Marvellous film. One of the best I've seen in a long time. Watched this on my birthday as I wanted to see a bonafide Noir-classic and this did not disappoint one bit. This is Bogie at his meanest. One of the best actors to portray vulnerable men that life has beat down on some level. Here he gives yet again a stellar performance as Dixon Steele, an ambiguous and cynical screenwriter who has seen better days. Gloria Grahame is perfect as Laurel, a woman who is desperate to fix a man, whose soul and nature she simply cannot change. This is a film noir, so their relationship is doomed from the start and to my surprise the plot of the film is also told by the character of Mildred at the start of the film, but such is the skill that the director Nicolas Ray, his film crew and writers Andrew Solt and Edmund H. North that the film keeps you at its grasp for the whole duration. It's just phenomenal work right from the start until the end.

Thematically there is a lot going on and it just the just the stuff that I am most interested about in general not just when it comes to films. The film about Hollywood yes, but to me it's mostly about the duality of a man. Steele is a fascinating character, wounded, angry, cynical, obsessive, tempered but also very loving and also capable of tenderness. He is the prisoner of his own failures, self-loathing, and nature. The film is not so much about whether Steele could have done the murder in a conventional sense, but rather is his nature and soul such that they would be capable of committing a murder like that.
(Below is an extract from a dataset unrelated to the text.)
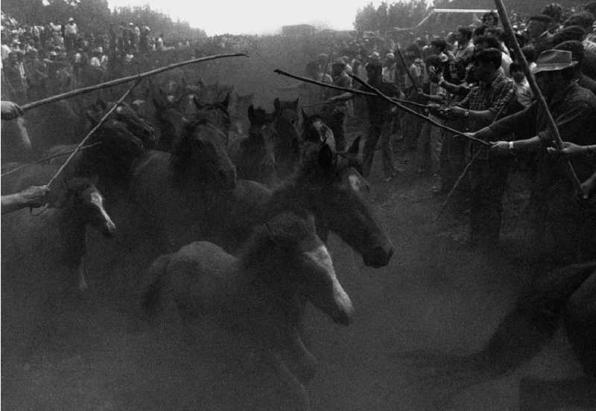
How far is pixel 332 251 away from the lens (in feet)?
23.9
Laurel is equally interesting in her desperation to save and fix a man that is beyond repair. She tries her best and goes to great lengths to love a man but ultimately their love is not enough. Ray brilliantly mixes great Hollywood criticism into the film and in into the scenes. Great dialogue and shots. Bogie has the best scene, where Steele is describing his view on how the murder could have gone and how he would imagine it. Bogie is tense, scary and passionate in the scene, it further illustrates that Steele has a mind that could be capable of doing something like that. Ray also comes to the conclusion in the film that sometimes brilliant minds go to dark places and need that darkness in order to work and conjure up the material that they do. I agree and that is what is so interesting about the film. As I grow older, I understand that there is an inherent duality in us that makes us humans but also that animality and darkness that is also lurking behind the brilliance. The ending of the film is just pitch perfect. This is truly one of the most shattering film noirs and love stories ever made.